Here's the relevant text of the bill:

(a) (1) A contract or proposed contract for the sale or lease of consumer goods or services may not include a provision waiving the consumer’s right to make any statement regarding the seller or lessor or its employees or agents, or concerning the goods or services.

(2) It shall be unlawful to threaten or to seek to enforce a provision made unlawful under this section, or to otherwise penalize a consumer for making any statement protected under this section.

(b) Any waiver of the provisions of this section is contrary to public policy, and is void and unenforceable.
Violating this could result in a fine of $2,500 for a first violation (up to $10,000 for "flagrant" violations), which unfortunately means KlearGear (which is specifically referenced in the discussion of the bill) would still net $1,000 -- at least the first time it gets away with it. (Which it hasn't, and apparently never will -- that clause has been removed from its website. Also, no one can seem to find an actual human being connected to the company selling so much stuff it can barely be described in a ridiculous press release.) Since most companies aren't willing to charge the equivalent of a low-end used car for negative reviews, this bill pretty much ensures no one will be seeking to enforce non-disparagement clauses in California. Simply having the clause -- even if it's never enforced -- could result in a fine.

This is a win for consumers, at least as far as it can be enforced. As has been noted here, there's more than a few companies combining crappy service with hefty fines that don't seem to actually exist outside of a Mailboxes, Etc. addresses. Laws are tough to enforce when you can't find anyone to hold accountable. The worst part is that by the time most consumers discover they're dealing with a company that will charge them for negative reviews, these companies already have their credit card information and can start adding these charges to their balances.
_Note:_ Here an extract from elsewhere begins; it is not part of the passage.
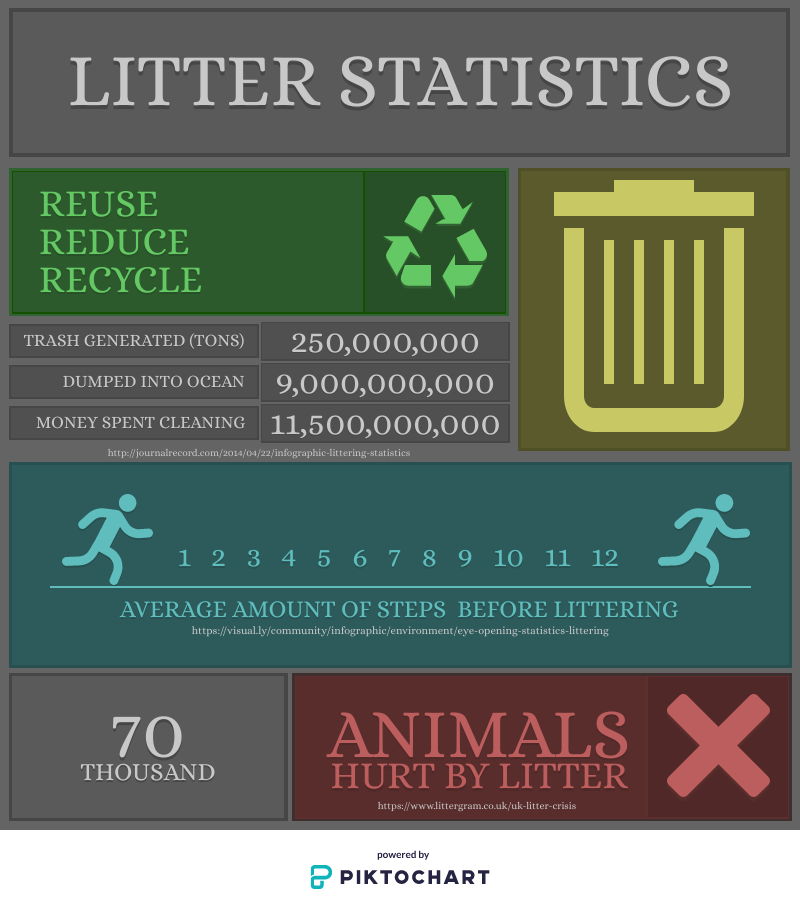 Litter statistics that show the results of not disposing trash properly.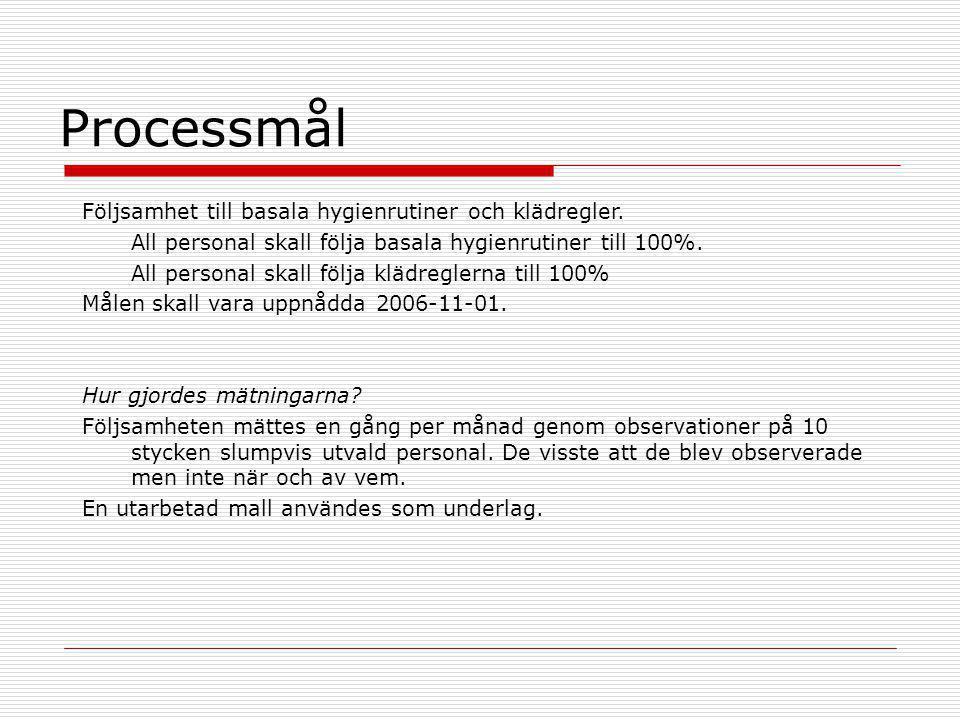 Processmål Följsamhet till basala hygienrutiner och klädregler.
The good news is that it's illegal in this state. Preemptive action can be taken to uncover these illegal terms and conditions in order to either push the companies towards complying with the state law or (better) getting them to drop these clauses altogether.

A law preventing these is good, and there needs to be more of them, but the best steps are still preventive. Plenty of sites keep an eye out for consumers and are usually the first to call out this behavior. Enough public outcry and these sites are either blackballed or shuttered completely. The threat of enforcement may be enough to deter some behavior, but when it comes down to it, the entity that best serves the public's interests is still the public.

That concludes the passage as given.